Se eles tivessem sido perfurados mais a leste da Serra, ou seja,
no aquífero Gandarela, o impacto possivelmente não teria
acontecido.
“O caso da Coca Cola poderia ser solucionado
se a empresa se prontificasse a apresentar uma alternativa locacional para os
poços que abastecem a fábrica, afinal, no aquífero Gandarela, onde está localizada
a fábrica, existem reservas de água significativas, conforme afirmam os
próprios representantes da empresa”, finaliza Beatriz Vignolo.
Protesto agendado para
o dia 21/04/2017
Essa luta em defesa da sustentabilidade hídrica da RMBH é uma
das principais reivindicações na 10ª edição do Abrace a Serra da Moeda, abraço
simbólico que acontecerá no alto da serra de mesmo nome, em Brumadinho, no dia
21 de abril. Trata-se de uma manifestação pacífica que acontecerá no dia que
representa a luta dos mineiros contra a exploração injusta das riquezas do
Estado.
Com o objetivo central de conseguir a criação do Monumento
Natural Estadual da Mãe D’água, esse ano o protesto também será para exigir da
Secretaria de Estado de Meio Ambiente e Desenvolvimento Sustentável (SEMAD)

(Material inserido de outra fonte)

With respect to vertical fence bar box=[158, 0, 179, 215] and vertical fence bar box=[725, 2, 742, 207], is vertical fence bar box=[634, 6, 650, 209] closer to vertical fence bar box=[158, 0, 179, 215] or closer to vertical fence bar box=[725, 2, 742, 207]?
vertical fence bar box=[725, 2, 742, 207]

responsabilidade com a segurança hídrica da Região Metropolitana de Belo
Horizonte (RMBH). Isso porque o órgão ambiental estadual vem se posicionando
favorável à viabilidade de empreendimentos que produzem significativos impactos
sobre os recursos hídricos da Serra da Moeda sem qualquer estudo conclusivo
sobre a viabilidade hídrica dessas atividades.
A estimativa da ONG é de que 10 mil pessoas, entre comunidades locais, autoridades públicas,
ambientalistas, esportistas, grupos culturais e amantes da natureza participem
do evento. Mais informações sobre o protesto serão divulgadas em breve.